This collage shows one picture for some of the 11 known object categories, split in 23 classes. The data set was obtained in three different settings: 1) white background, 2) table, and 3) table with white background. The images shown in the first setting are taken with low-resolution cameras, images in the second and third setting are acquired with high resolution cameras. This is done because better lighting conditions were required for the black table. In the first setting, the objects are held closer to the cameras than in the second and third settings.

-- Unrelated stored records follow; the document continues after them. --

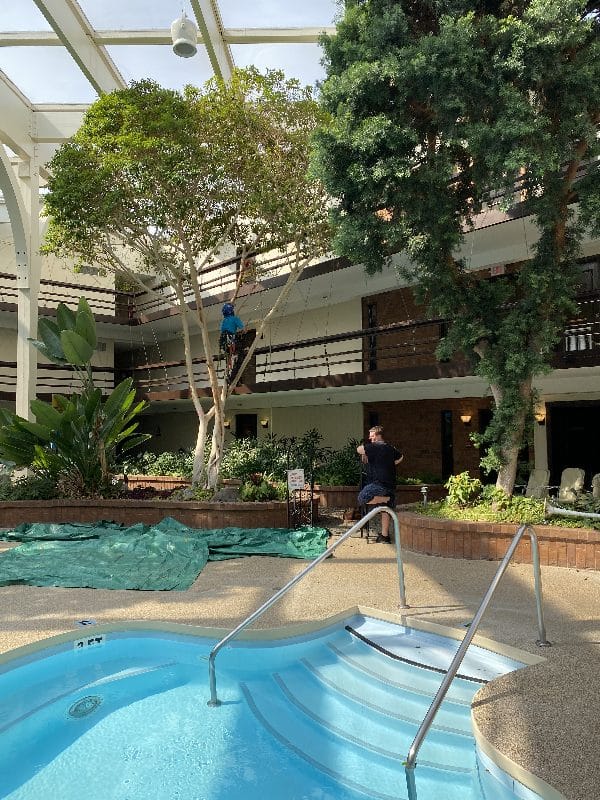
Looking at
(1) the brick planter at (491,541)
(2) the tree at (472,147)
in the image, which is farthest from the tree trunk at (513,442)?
(1) the brick planter at (491,541)

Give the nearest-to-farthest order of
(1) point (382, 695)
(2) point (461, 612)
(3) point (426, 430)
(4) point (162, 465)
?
(1) point (382, 695) → (2) point (461, 612) → (3) point (426, 430) → (4) point (162, 465)

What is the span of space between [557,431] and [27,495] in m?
12.5

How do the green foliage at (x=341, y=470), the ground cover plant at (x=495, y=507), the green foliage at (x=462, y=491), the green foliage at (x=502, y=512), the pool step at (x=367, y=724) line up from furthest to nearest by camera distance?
the green foliage at (x=341, y=470) → the green foliage at (x=462, y=491) → the green foliage at (x=502, y=512) → the ground cover plant at (x=495, y=507) → the pool step at (x=367, y=724)

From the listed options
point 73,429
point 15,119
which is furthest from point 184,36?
point 73,429

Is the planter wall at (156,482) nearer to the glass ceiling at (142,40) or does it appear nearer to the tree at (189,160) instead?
the tree at (189,160)

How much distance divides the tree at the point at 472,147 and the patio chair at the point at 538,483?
3154 mm

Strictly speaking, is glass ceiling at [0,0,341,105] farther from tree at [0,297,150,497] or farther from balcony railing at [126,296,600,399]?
balcony railing at [126,296,600,399]

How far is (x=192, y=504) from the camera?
1203cm

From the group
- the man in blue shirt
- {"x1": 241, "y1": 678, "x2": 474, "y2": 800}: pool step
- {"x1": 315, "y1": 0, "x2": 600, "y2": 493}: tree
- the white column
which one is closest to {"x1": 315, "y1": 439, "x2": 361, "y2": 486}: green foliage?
the man in blue shirt

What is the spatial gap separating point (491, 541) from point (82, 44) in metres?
12.7

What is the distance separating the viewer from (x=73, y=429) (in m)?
12.9

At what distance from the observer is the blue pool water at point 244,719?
13.1 feet

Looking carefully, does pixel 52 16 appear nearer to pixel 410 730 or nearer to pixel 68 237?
pixel 68 237

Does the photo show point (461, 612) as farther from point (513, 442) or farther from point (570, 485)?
point (570, 485)
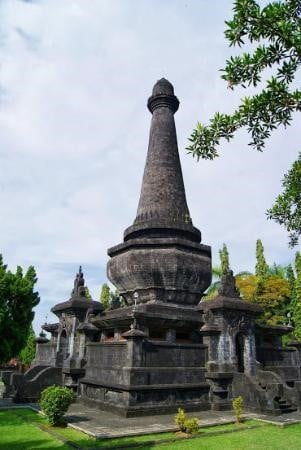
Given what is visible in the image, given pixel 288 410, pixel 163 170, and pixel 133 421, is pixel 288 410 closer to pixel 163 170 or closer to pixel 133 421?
pixel 133 421

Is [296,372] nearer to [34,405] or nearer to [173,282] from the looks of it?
[173,282]

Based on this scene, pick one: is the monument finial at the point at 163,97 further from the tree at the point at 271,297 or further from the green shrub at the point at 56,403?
the tree at the point at 271,297

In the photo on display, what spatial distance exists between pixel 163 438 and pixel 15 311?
10.0m

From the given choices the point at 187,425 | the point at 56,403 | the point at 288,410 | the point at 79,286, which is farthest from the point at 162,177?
the point at 187,425

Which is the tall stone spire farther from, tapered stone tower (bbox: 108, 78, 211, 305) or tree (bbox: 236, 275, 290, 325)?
tree (bbox: 236, 275, 290, 325)

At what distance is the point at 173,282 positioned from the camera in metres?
16.7

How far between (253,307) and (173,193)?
6.96 meters

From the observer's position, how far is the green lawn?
8.73 meters

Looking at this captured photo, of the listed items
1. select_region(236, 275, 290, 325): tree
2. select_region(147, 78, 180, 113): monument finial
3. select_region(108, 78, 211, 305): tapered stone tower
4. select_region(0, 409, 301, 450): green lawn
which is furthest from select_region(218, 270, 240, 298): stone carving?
select_region(236, 275, 290, 325): tree

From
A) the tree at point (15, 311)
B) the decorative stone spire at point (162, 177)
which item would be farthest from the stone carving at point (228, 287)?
the tree at point (15, 311)

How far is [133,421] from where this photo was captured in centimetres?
1132

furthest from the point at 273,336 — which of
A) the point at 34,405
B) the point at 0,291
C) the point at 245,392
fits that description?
the point at 0,291

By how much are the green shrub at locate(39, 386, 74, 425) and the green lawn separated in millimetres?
278

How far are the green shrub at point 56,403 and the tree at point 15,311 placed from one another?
212 inches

The TUM-ICS data set contains 16,500 training images, 8,250 validation images and 8,250 testing images with a resolution of 240×240. The 16,500 training images are created by 500 images per setting × 3 settings × 11 objects: Each object class contains 500 training images per setting or 1,500 total per object. If one object has multiple objects in its category, i.e. ’Plate’ consists of ’Plate white’, ’Plate red’, ’Plate orange’, ’Plate green’, the 1,500 images per object (e.g. ’Plate’) consist of a random number of images of the white, red, orange, or green ’Plate’ class each. The objects are recorded in three experimental setups with three different backgrounds: 1) white background, 2) table, and 3) table with white background, see Fig. above. During the acquisition period, all images that were acquired in the first setting contain the supervisor’s hand in the image. Because a table was used for the second and third setting, objects were both placed on the table without a hand in the image and were rotated with a visible hand in the images.
The data set can be found in the following link: http://web.ics.ei.tum.de/datasets/cooking/TUM-ICS-DATASET.tar.gz
Please see the master thesis by Niklas Barkmeyer for more details on this data set.